La littérature française du XXe siècle s'inscrit dans un siècle tumultueux marqué par

deux guerres mondiales, par l'expérience des totalitarismes fascistes et communistes et par une décolonisation difficile. La littérature verra aussi son statut évoluer sous l'effet des transformations technologiques comme l'apparition et le développement des éditions de poche ou la concurrence d'autres loisirs comme le cinéma, la télévision ou la pratique informatique.
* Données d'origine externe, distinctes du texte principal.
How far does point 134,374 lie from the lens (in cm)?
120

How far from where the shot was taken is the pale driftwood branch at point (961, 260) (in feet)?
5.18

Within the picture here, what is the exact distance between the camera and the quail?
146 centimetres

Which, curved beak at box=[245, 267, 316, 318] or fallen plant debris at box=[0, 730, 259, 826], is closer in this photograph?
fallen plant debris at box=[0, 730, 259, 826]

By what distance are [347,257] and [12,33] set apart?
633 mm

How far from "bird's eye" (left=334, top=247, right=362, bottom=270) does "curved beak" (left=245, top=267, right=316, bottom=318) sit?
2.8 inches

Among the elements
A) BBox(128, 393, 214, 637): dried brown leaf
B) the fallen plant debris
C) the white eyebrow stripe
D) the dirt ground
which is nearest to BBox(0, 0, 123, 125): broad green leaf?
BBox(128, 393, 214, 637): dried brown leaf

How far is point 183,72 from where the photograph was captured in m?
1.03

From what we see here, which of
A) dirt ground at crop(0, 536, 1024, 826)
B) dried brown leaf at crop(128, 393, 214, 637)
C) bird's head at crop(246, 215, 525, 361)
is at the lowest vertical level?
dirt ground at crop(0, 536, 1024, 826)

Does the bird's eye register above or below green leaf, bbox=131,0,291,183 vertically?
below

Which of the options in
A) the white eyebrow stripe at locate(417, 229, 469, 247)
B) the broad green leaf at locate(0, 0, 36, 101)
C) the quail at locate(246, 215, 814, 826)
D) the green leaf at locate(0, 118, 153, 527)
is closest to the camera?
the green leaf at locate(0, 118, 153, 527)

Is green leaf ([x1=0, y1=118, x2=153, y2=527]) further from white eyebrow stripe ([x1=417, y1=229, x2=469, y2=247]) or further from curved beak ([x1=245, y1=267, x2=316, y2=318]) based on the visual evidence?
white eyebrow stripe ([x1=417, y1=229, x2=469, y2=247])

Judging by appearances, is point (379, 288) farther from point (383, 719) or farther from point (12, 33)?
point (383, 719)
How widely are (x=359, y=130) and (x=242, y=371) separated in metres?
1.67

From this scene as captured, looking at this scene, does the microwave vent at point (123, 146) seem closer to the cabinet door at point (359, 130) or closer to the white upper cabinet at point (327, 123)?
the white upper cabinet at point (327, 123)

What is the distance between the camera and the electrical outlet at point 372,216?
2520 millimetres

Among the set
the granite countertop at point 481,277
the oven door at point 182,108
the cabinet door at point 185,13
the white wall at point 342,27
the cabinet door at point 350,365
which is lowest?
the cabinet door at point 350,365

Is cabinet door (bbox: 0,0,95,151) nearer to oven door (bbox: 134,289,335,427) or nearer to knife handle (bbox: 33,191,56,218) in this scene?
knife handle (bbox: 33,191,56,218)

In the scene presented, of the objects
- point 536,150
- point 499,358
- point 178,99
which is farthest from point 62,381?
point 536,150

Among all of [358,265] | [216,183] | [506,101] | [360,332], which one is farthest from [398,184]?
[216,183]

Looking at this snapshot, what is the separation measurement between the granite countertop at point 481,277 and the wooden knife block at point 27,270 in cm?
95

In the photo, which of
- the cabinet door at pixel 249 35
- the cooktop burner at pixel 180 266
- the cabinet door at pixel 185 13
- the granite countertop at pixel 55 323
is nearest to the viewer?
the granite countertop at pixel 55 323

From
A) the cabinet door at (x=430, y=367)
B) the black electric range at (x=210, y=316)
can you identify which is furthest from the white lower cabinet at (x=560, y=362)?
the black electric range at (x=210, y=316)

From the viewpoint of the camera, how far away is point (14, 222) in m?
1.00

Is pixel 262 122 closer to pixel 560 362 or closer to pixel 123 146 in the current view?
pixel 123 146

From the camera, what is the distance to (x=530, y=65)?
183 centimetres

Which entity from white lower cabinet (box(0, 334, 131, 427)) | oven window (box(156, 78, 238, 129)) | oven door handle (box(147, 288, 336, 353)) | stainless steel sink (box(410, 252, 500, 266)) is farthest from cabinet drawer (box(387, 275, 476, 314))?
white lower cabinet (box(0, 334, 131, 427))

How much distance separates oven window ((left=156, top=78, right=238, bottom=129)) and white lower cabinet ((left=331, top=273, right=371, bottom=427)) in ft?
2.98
On assistera parallèlement à une dilution progressive des courants esthétiques et intellectuels après l'époque du Surréalisme, de l'Existentialisme et du Nouveau Roman.

 

L'Existentialisme: Existentialisme, courant de philosophie plaçant au cœur de la réflexion l'existence individuelle, la liberté et le choix personnels, thèmes qui furent traités en littérature aux XIXe et XXe siècles par des écrivains associés à ce mouvement de pensée.

Thèmes principaux: Opposé aux grands systèmes philosophiques et englobant des vues d'une grande diversité, l'existentialisme se caractérise par des grands  thèmes liés à une préoccupation majeure: l'existence individuelle déterminée par la subjectivité, la liberté et les choix de l'individu.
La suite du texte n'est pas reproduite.